Besides valuation, here are some other tidbits on DFV's investment style:
- USE TECHNICAL ANALYSIS: DFV believes that price charts are great for understanding the sentiment for a stock and recent price action helps to determine whether to enter a position or not. There are times when the chart is all you need to enter. According to him, some of the best trades start with a crappy looking price chart.
- DABBLE IN SHIT: Because DFV is aggressively targetting 50-100% annualized gains, he often needs to dabble in deeply undervalued stocks. In his words, he needs to "dabble in shit". This means that he's constantly on the watch for companies that look hopeless, where the stock's chart looks like everyone has given up, and then you want to dig in and understand if this is an overreaction. When a stock rebounds from hopeless to some hope, it rebounds hard. Just look at what happened with GME.
- KEEP AN OPEN MIND: Some traders avoid trading stocks where they don't understand the business or sector. DFV tries to keep an open mind and doesn't shy away from valuing a stock in a space he's unfamiliar with. The opportunity cost of spending extra time researching is tiny relative to ignoring something outside your area of familiarity when it could be a dirt-covered diamond.

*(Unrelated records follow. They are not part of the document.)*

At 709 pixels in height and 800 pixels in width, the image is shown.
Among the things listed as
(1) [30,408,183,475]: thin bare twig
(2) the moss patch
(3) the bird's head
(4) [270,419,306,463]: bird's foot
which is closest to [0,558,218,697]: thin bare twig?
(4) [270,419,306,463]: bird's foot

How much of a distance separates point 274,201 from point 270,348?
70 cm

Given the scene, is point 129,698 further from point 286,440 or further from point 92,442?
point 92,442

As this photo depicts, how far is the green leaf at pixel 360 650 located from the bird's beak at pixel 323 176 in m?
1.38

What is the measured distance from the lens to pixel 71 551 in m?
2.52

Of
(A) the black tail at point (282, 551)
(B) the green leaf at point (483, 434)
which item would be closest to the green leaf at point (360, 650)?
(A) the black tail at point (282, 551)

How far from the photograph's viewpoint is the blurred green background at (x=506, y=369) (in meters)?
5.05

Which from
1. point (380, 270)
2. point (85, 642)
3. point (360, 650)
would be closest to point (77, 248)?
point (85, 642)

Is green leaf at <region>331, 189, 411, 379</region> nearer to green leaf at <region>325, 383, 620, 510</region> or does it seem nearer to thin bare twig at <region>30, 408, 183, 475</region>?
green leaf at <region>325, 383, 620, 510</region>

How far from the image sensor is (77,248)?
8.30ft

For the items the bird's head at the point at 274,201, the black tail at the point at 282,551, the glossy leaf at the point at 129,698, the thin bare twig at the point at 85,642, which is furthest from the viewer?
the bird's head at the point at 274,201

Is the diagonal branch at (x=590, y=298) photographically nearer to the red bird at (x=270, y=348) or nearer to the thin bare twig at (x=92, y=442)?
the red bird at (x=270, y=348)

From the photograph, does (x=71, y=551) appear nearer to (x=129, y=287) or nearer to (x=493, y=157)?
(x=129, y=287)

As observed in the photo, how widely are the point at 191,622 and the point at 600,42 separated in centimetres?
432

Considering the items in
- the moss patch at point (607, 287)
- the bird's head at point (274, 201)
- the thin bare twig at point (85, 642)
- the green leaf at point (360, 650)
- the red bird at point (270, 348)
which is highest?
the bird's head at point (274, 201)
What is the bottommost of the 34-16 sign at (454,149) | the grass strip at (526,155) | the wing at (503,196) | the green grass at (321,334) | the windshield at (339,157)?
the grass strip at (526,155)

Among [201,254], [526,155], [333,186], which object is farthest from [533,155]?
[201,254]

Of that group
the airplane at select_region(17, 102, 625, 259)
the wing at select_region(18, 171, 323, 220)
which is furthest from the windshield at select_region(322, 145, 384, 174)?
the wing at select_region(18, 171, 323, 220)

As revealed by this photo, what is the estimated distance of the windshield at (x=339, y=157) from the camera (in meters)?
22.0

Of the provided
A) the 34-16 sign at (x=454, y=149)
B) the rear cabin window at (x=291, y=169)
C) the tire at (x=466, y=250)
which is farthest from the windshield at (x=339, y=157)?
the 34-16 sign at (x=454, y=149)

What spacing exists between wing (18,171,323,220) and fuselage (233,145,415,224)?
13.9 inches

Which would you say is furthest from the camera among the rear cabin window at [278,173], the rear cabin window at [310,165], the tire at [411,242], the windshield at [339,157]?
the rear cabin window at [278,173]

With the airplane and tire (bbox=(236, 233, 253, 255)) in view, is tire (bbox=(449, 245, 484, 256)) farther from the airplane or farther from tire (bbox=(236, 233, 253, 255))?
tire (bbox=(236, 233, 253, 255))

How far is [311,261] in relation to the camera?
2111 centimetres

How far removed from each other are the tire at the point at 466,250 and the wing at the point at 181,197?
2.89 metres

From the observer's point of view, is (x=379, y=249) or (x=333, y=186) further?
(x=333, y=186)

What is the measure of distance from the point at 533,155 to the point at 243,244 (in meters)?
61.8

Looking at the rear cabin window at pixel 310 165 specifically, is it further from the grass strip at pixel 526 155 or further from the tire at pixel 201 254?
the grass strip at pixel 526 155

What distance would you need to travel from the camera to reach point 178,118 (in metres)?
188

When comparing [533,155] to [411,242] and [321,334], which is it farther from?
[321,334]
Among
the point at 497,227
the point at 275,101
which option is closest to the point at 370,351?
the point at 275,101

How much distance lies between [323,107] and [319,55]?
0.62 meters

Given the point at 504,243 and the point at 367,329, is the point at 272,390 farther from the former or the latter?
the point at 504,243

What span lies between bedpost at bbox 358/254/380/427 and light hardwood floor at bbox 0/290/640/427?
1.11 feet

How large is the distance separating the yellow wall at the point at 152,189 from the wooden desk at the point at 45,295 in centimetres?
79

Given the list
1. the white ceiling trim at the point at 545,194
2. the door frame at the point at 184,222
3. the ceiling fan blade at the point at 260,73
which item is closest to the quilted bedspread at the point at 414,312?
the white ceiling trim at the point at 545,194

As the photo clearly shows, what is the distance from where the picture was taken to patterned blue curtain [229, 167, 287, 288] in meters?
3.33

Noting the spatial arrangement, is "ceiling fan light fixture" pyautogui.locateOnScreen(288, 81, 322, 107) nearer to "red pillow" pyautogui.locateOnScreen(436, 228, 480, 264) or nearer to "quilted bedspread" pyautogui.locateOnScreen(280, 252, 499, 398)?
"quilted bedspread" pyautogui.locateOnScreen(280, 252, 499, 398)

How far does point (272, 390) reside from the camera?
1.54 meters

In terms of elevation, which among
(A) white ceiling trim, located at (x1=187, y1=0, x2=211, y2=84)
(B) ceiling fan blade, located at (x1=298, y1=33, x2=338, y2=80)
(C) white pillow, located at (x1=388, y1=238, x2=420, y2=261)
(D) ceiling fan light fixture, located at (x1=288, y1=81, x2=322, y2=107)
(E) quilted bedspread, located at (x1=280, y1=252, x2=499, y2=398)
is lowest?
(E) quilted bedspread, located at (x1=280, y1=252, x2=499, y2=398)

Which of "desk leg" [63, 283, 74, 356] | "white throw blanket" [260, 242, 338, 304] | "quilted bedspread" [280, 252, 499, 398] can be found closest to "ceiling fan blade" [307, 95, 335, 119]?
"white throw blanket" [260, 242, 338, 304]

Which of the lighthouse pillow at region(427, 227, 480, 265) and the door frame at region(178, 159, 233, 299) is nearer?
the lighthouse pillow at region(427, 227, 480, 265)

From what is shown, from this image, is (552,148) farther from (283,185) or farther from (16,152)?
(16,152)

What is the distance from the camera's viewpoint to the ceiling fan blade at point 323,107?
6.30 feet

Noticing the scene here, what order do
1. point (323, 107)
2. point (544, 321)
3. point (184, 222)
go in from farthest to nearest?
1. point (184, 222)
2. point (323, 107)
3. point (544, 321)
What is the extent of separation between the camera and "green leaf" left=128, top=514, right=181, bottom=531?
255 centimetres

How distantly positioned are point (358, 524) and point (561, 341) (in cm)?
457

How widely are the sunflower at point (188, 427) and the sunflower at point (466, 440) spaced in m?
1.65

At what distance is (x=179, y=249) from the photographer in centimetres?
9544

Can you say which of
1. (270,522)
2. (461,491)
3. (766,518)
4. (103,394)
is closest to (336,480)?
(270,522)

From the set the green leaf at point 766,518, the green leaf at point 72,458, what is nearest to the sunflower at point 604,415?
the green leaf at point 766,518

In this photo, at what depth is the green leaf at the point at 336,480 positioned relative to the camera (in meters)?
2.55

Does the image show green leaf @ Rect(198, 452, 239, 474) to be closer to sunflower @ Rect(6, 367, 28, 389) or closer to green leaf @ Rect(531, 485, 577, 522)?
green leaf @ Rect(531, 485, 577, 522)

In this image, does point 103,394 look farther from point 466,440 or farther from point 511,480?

- MEASURE YOUR OWN CONFIDENCE: Finally, the last criteria DFV mentions for entering a trade is to ask yourself how confident you are about it. All the other factors mentioned above should come together and give you a sense of confidence in the trade. Consider assigning a confidence score for each trade before entering, and avoid the trade if your confidence score is low.
I tried to summarize, as best I could, two videos that DFV published on his RoaringKitty channel about his investment style. I personally really agree with his methodology. I hope this will be helpful for you in developing your own methodology.